Which centrality score of individuals in the consensus network are most highly correlated with their accuracy in predicting the consensus network? Based on the readings, suggest a rationale why individuals’ embeddedness or patterning of ties might result in different perceptions. # Identifying Most and Least Similar Respondent Viewpoints (I merged two questions.)

The correlation with closeness centrality is the highest. This is intuitive as closeness centrality is based on the sum of the length of the shortest paths between the person-node and all others in the network; in other words, closeness centrality can predict people’s ability to perceive ties inn advice or friendship network because when closeness centrality is high in one node, that node is close to others. Degree centrality is the second best correlated centrality. This is also intuitive as degree centrality is based on how connected the network is, the more connected the better sense people would have of who is connected to whom. A node with high betweennness centrality would have a limited perspective on the network as a whole, but a really good grasp on those they stand between. Eigenvector having a low correlation makes sense as people may know all about a popular node, but that doesn’t mean the popular node knows anything about the rest of the network. Similarly the rest of the network wouldn’t know much about each other.
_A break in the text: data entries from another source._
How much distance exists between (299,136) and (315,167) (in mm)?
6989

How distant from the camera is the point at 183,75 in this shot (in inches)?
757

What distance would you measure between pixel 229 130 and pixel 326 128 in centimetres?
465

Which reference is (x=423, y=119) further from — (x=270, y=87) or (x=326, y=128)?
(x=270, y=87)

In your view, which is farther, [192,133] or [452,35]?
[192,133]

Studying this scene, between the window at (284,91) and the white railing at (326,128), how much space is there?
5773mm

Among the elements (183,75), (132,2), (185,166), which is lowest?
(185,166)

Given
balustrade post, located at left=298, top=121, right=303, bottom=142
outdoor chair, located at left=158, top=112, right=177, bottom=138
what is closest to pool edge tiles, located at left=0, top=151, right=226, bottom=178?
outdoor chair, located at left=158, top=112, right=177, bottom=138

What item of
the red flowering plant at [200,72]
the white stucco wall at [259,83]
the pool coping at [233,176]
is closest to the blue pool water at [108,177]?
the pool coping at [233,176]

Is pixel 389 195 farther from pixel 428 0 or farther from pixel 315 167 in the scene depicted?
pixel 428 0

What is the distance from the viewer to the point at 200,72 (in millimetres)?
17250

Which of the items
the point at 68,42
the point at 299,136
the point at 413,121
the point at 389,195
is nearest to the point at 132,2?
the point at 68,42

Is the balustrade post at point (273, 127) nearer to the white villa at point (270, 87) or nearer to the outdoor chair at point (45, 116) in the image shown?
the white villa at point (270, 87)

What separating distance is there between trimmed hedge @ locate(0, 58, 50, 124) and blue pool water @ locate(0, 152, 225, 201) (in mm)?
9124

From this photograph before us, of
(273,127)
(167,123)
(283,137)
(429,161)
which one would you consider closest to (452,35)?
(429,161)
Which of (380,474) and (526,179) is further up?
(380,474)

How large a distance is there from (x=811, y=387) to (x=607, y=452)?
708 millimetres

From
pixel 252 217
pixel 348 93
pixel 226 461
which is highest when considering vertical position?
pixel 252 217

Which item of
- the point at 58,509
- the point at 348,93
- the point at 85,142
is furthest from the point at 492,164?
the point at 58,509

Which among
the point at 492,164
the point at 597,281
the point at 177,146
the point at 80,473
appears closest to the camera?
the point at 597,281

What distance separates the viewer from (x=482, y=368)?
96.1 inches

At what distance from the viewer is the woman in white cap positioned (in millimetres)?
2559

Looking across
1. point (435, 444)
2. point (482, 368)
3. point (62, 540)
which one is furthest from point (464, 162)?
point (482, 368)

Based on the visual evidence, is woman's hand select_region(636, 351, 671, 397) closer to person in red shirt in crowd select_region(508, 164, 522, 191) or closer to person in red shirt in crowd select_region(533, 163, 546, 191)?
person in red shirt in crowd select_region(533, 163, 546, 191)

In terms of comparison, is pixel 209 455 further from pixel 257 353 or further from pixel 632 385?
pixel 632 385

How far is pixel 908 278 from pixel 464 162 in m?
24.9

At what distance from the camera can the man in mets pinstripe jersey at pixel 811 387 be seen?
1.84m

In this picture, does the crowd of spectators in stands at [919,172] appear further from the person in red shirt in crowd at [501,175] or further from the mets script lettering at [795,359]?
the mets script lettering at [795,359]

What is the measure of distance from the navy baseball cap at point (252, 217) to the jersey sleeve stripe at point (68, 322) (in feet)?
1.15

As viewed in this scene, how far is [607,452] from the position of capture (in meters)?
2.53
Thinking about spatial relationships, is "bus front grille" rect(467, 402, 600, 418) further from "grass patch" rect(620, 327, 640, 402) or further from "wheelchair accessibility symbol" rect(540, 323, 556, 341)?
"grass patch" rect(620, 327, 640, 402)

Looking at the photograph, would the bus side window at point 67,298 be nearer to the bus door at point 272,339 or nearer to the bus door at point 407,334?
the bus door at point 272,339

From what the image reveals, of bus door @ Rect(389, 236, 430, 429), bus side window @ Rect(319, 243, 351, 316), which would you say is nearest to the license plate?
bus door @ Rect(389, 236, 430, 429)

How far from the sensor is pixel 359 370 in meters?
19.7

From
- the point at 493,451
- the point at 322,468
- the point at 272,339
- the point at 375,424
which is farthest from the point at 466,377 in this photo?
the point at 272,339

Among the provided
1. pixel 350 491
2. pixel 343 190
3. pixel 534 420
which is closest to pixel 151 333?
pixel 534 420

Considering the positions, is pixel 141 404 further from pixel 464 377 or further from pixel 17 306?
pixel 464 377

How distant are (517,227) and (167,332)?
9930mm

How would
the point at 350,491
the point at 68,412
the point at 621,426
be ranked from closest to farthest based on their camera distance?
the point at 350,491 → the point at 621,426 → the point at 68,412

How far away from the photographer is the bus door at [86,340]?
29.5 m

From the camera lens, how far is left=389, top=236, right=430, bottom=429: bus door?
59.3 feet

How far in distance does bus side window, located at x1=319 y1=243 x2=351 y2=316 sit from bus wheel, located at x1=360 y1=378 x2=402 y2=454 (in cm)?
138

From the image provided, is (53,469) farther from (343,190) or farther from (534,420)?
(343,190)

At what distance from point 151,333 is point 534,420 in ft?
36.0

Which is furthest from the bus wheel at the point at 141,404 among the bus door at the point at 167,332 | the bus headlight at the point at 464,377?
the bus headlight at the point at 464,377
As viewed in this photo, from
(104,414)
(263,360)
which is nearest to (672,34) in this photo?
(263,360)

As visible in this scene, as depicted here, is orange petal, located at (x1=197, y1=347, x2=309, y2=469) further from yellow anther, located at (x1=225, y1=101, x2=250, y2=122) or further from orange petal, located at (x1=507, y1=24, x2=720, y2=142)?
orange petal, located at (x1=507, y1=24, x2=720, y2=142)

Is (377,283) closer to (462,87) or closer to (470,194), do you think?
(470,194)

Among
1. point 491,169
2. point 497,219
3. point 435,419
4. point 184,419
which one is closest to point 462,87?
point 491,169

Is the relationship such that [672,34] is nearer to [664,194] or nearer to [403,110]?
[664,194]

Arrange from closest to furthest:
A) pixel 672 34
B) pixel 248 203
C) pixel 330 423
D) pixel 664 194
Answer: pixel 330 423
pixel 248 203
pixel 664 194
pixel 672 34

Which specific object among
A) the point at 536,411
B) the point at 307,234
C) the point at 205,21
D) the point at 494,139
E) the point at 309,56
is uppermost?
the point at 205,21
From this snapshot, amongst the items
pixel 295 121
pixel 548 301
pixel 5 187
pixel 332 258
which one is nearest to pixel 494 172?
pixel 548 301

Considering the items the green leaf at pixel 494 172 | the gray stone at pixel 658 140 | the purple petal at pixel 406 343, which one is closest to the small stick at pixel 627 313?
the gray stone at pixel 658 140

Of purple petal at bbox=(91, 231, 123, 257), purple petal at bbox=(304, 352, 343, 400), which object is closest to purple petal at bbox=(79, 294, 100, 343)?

Next, we’ll run the QAP test on the individual advice/friendship networks. Take a look at your console output to answer this question.

## Proportion of draws which were >= observed value: 0

## Proportion of draws which were <= observed value: 1

Analysis

Which individual sees the two networks as the most similar? Which sees them as the least similar? Individual 16 sees them as being most similar as their test stat was .46. Individual sees the networks as being the most dissimilar as their test stat was only .03.